Writing about Writers: Flannery O'Connor

By Joy Williams

FLANNERY A Life of Flannery O'Connor. By Brad Gooch. Illustrated. 448 pp. Little, Brown & Company. $30.

In Sunday, March 1, 2009, NYT Book Review, writer Joy Williams writes about the new book on the quirky and amazing Flannery O'Connor.

Here is the lead. What can you learn about writing from reading this?

Flannery. She liked to drink Coca-Cola mixed with coffee. She gave her mother, Regina, a mule for Mother’s Day. She went to bed at 9 and said she was always glad to get there. After Kennedy’s ­assassination she said: “I am sad about the president. But I like the new one.” As a child she sewed outfits for her chickens and wanted to be a cartoonist.

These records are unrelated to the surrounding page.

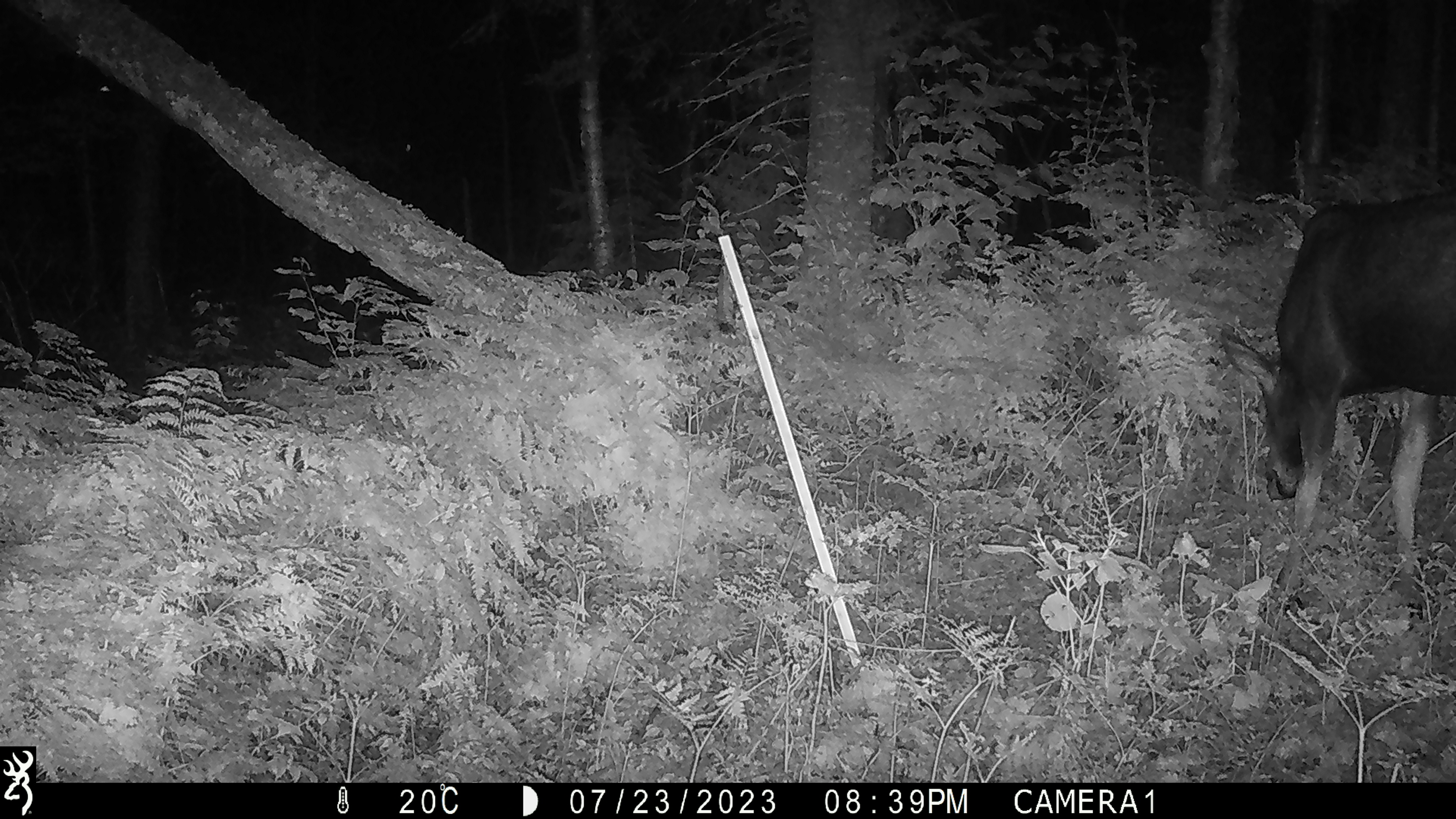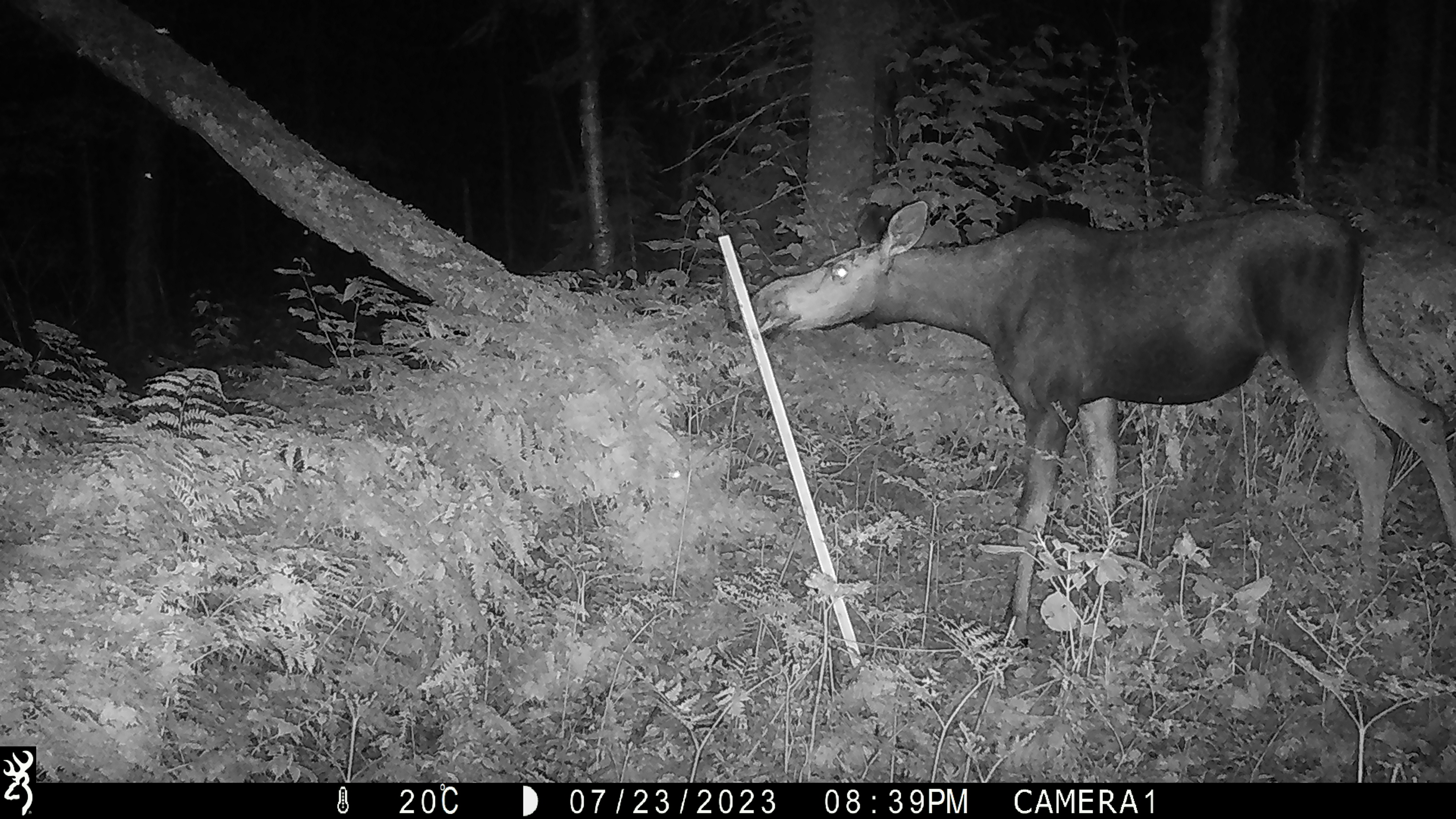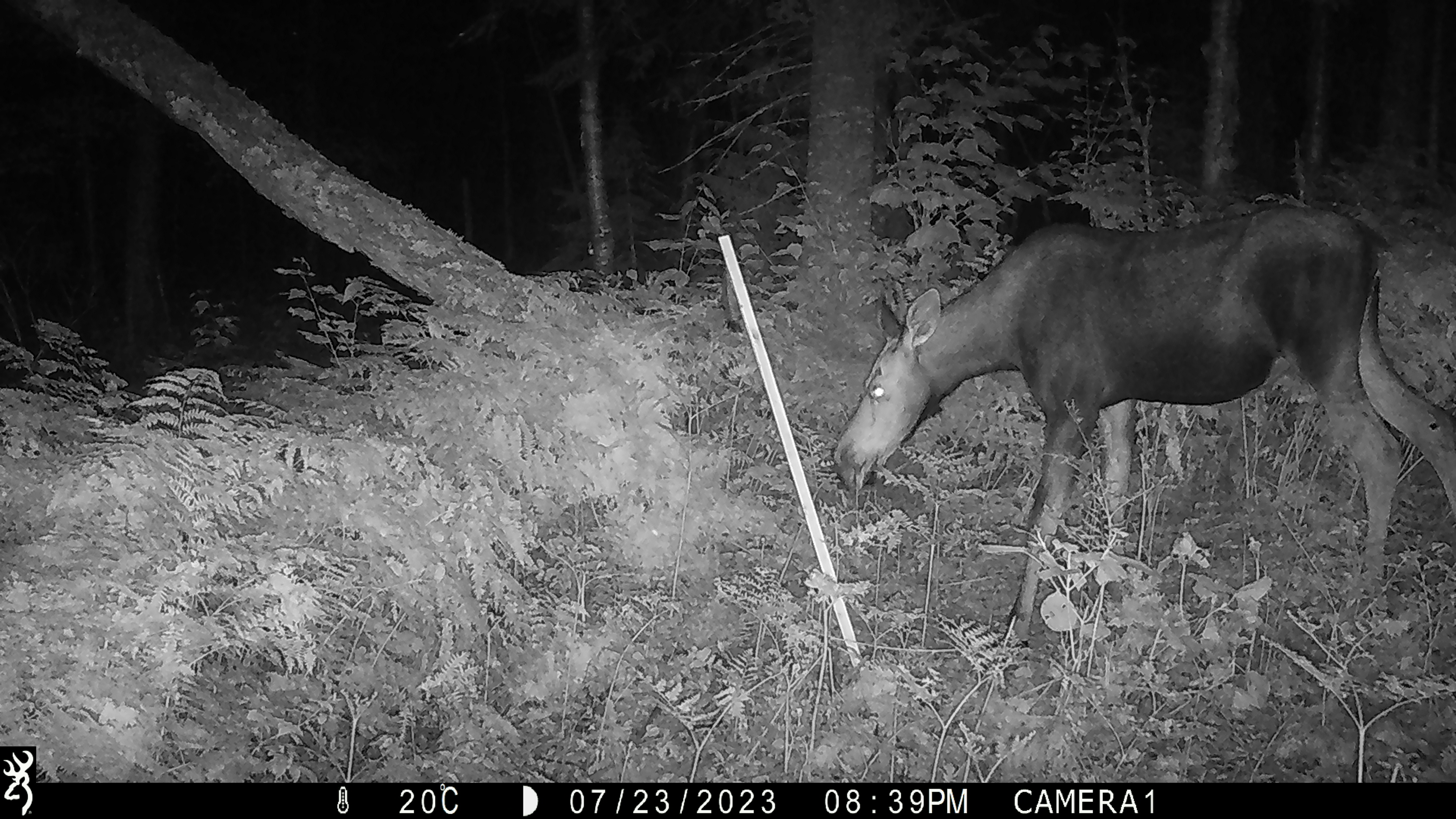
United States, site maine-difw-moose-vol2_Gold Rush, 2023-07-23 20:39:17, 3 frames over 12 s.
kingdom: Animalia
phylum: Chordata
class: Mammalia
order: Artiodactyla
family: Cervidae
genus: Alces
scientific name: Alces alces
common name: moose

Here is the ending. What can you learn about writing from reading this?

Flannery. When asked why she wrote, she replied, “Because I’m good at it.” She found sickness “more instructive than a long trip to Europe.” She was buried the day after she died. Robert Giroux sent a copy of “Wise Blood” to Evelyn Waugh hoping for a blurb, and Waugh replied, “The best I can say is: ‘If this really is the unaided work of a young lady, it is a remarkable product.’ ” One should pretty much ignore her own pronouncements on her art, though in her last years she increasingly endeavored to explain her intentions. She was an anagogical writer, of that there is no doubt. The civil rights movement interested her not at all. When she received a request to stage one of her stories, she wrote, “The only thing I would positively object to would be somebody turning one of my colored idiots into a hero.” Her kinship, she believed, was with Hawthorne. She also described herself as being “13th-century.” She is reported to have had beautiful blue eyes.

5 comments:

Unknown said...

I think the beginning really sets her in her time, and the end shows how complicated she was. Listing those facts like that really reflects a character that's almost indescribable.

HudsonPossum said...

Kate,

I am delighted you are reading this blog and thinking deeply and then posting that response. And what Joy Williams, and Brad Gooch show, is that Flannery O'Connor is describable=via specific, telling details that have universal meaning.

BH

Anonymous said...

I think this shows how carefully reported details can help construct a character on a narrative, even if that character is already dead. Details make a difference.

Joshy said...

I agree. The details provided open an insight for the reader to get a glimpse of Flannery that even if they have never read any of her works, they can still receive a sense of who she was as a person and how she looked at her own legacy as a writer.

The complexity of character is outstanding in the ending because it shows aspects of a writer that many outsiders wouldn't think she had.

Kelly Corrigan said...

I used to know Flannery O'Conner as the author of A Good Man is Hard to Find, her collection of short stories. Now thanks to Joy Williams, I know her as a little girl who "taught" her chicken to walk backwards. And now I will think of her as just - Flannery. It is amazing to me that Williams was able to encapsulate so many obscure facts and then have so much fun with it. It makes me wonder how Williams first got to know O'Connor - through history, essays people wrote about her, or through O'Connor's writing?